Alias for get_intermediary_nodes() (API route name retained).

plot_causal_graph

plot_causal_graph(
    *,
    top_n_degs: int,
    prediction_id: str | UUID | None = None,
    dpi: int | None = None,
    figsize: tuple[float, float] | None = None,
    display_dpi: float | None = None,
) -> Any

Show the causal graph via GET .../causal-graph (server Parquet replay).

Use after target_validation(). top_n_degs is required (TwinCell plot_causal_graph(..., top_n_causal_degs=...) semantics).

Parameters:

Name Type Description Default
top_n_degs int

Top DEGs by score_deg_given_target (server-side filter).

required
prediction_id str | UUID | None

Defaults to the latest target_validation() run.

None
dpi int | None

PNG render resolution on the API (default 200, TwinCell parity).

None
figsize tuple[float, float] | None

Matplotlib figure size in inches for notebook display.

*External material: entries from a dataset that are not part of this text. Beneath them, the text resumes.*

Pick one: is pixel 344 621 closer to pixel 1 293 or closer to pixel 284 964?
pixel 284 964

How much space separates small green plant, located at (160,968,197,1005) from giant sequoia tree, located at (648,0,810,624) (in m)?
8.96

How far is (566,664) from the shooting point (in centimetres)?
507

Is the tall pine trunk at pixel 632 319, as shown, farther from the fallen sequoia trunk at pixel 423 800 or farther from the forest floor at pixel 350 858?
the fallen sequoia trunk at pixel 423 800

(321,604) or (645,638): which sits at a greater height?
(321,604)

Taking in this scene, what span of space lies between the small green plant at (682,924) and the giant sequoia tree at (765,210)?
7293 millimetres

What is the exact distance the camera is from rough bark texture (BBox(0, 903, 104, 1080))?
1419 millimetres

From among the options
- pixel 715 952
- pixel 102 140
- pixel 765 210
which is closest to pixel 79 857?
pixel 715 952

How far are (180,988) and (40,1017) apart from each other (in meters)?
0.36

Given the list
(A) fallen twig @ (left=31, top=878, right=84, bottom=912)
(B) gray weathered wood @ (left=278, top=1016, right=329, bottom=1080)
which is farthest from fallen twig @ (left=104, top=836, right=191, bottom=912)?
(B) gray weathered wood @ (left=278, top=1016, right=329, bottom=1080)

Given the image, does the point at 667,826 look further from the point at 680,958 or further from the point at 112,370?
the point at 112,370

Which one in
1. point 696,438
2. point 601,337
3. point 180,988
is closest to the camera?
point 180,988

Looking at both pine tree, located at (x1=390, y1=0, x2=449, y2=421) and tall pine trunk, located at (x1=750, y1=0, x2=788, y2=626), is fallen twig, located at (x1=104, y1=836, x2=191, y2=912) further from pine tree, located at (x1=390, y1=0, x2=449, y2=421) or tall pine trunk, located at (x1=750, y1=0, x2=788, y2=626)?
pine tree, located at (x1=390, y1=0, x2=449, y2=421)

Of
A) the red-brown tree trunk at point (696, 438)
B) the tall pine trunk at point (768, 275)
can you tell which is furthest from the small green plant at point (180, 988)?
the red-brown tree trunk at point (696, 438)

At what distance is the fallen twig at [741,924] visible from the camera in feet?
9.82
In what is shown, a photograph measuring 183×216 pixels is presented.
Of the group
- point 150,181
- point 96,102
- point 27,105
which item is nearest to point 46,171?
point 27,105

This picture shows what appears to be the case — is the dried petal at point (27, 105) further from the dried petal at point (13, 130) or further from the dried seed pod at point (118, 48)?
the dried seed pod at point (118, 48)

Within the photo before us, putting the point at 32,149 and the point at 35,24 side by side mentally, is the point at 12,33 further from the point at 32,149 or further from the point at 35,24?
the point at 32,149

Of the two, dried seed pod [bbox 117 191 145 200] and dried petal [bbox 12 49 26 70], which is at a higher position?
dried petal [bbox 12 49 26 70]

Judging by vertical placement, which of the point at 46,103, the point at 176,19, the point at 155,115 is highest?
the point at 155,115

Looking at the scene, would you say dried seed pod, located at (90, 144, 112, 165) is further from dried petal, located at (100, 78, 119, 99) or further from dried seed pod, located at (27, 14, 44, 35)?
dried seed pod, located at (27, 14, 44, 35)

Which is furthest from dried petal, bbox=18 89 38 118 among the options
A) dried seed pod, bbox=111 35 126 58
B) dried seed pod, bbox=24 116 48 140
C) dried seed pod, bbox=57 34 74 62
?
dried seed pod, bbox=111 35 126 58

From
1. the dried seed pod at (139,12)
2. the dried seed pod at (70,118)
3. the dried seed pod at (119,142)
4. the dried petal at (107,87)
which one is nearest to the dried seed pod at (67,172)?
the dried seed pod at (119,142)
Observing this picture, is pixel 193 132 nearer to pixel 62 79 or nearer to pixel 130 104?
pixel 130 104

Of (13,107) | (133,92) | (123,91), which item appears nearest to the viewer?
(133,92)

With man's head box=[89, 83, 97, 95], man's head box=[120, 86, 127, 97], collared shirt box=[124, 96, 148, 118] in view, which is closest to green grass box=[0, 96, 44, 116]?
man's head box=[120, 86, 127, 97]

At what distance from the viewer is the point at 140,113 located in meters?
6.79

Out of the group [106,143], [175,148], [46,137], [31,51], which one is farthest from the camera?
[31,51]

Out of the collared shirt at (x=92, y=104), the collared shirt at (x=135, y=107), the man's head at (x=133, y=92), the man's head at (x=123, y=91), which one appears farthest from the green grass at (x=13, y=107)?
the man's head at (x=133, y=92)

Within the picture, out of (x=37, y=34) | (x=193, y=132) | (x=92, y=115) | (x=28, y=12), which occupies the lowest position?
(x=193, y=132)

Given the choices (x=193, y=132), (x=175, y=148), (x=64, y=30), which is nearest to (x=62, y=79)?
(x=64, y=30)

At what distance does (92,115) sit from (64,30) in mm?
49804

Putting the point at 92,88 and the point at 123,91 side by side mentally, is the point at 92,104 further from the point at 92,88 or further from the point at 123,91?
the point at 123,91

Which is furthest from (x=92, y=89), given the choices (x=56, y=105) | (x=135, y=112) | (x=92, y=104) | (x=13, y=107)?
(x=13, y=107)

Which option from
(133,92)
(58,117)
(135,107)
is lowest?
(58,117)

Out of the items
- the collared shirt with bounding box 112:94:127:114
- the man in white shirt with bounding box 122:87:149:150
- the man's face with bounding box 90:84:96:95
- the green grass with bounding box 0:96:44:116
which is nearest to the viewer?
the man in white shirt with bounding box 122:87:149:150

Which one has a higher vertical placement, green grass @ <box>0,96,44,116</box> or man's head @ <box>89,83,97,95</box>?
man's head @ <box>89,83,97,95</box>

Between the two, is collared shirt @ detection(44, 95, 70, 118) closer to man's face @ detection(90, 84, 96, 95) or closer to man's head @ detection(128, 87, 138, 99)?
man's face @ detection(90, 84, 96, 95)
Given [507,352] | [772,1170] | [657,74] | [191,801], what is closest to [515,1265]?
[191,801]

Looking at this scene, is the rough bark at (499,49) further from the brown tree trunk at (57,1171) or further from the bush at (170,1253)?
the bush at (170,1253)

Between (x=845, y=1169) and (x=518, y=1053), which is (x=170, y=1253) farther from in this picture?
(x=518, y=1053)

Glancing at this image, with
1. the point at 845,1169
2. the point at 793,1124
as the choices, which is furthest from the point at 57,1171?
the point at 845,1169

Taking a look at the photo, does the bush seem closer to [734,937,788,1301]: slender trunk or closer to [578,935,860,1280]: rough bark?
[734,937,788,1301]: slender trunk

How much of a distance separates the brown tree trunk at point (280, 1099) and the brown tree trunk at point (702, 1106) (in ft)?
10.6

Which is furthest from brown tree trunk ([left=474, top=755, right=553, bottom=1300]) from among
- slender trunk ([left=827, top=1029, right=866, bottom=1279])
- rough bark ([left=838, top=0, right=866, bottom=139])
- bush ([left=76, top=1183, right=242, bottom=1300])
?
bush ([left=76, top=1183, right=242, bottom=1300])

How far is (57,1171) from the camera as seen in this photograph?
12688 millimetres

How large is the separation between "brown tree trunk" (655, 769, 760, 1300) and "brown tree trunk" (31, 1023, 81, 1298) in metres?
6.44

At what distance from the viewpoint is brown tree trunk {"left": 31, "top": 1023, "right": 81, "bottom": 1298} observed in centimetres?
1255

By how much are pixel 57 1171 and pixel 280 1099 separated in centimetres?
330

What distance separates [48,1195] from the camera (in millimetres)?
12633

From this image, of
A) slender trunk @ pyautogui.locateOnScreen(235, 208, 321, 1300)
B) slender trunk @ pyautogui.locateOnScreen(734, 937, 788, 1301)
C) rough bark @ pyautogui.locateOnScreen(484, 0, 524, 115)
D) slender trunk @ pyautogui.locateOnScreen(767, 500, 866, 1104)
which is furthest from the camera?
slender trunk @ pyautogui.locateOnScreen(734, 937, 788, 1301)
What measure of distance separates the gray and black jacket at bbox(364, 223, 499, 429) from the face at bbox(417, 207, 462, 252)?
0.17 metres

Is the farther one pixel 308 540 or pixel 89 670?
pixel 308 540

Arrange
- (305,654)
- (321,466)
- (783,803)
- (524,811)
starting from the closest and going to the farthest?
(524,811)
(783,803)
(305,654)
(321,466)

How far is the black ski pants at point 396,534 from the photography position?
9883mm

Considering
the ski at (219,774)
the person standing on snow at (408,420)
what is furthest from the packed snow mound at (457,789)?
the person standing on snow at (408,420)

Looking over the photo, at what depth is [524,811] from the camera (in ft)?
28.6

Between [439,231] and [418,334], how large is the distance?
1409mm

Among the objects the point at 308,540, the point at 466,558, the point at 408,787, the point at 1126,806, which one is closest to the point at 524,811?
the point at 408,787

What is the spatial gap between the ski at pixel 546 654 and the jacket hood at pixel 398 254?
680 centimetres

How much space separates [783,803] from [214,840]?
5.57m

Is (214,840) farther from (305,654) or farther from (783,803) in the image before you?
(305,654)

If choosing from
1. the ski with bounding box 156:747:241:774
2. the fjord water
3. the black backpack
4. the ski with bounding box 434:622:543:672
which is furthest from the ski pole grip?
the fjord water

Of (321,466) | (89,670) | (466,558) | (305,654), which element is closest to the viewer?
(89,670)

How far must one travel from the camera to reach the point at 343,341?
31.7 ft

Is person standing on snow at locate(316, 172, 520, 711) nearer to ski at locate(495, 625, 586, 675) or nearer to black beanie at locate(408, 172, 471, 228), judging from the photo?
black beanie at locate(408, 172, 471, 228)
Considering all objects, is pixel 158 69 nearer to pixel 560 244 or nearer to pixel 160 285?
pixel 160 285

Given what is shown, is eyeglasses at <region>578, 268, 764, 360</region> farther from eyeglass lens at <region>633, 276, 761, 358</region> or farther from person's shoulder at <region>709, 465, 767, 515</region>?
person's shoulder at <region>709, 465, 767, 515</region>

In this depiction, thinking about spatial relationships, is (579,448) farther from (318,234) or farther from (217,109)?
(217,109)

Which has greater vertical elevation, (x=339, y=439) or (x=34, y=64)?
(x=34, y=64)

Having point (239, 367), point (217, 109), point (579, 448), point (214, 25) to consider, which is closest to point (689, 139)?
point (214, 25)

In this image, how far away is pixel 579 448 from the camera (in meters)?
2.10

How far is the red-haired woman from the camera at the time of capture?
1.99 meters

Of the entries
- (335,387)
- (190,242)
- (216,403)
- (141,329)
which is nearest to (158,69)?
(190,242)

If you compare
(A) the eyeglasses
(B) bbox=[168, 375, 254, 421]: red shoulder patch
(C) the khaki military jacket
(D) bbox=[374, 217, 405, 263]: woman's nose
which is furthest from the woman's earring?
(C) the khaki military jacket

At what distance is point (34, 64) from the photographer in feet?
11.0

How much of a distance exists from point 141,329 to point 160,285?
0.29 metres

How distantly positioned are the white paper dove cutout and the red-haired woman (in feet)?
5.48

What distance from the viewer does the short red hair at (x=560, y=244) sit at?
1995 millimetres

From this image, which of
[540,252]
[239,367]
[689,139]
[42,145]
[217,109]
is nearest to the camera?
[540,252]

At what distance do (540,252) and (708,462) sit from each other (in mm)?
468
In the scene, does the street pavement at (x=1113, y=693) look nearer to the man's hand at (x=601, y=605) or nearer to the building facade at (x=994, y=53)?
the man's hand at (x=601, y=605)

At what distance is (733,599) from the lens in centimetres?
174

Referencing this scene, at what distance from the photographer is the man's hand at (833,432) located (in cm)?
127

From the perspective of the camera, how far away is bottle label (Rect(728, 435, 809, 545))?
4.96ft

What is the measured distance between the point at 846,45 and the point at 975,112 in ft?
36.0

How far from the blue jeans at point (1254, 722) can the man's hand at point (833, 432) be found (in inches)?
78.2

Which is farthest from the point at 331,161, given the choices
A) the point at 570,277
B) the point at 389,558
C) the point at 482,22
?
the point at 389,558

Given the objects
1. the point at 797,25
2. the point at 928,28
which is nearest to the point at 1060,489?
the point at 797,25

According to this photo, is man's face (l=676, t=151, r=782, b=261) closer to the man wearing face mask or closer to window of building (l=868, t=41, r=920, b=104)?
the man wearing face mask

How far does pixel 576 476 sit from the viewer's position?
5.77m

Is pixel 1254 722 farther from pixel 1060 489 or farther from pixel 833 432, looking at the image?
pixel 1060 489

When omitted, width follows the API PNG aspect ratio (TwinCell layout).

None
display_dpi float | None

Matplotlib figure DPI for display only (default 100).

None

The figure displays once in Jupyter when this call is the last line in a cell.

extract_causal_subgraph

extract_causal_subgraph(
    simulation: Mapping[str, Any],
    *,
    target: str | None = None,
    identification_result: TargetIdentificationResult
    | None = None,
    n_degs: int | None = None,
    significance_threshold: float | None = None,
    prediction_id: str | UUID | None = None,
    wait: bool = True,
    timeout_seconds: float = 10 * 60,
    poll_interval_seconds: float = 2.0,
) -> dict[str, Any]

Pick a focal protein target and run causal_analysis()-style remote analysis.

display

display(subgraph: Mapping[str, Any]) -> Any

Show a causal subgraph PNG from extract_causal_subgraph().

path_analysis

path_analysis(
    context: Mapping[str, Any], *, deg: str, target: str
) -> dict[str, Any]

Summarise the influence score between one RNA token and one protein target.

filter_predictions_by_degs

filter_predictions_by_degs(
    *, degs: list[str]
) -> TargetIdentificationResult

Filter prediction rows whose gene token intersects degs.

as_dict

as_dict() -> dict[str, Any]

Summary fields useful for logging or UI.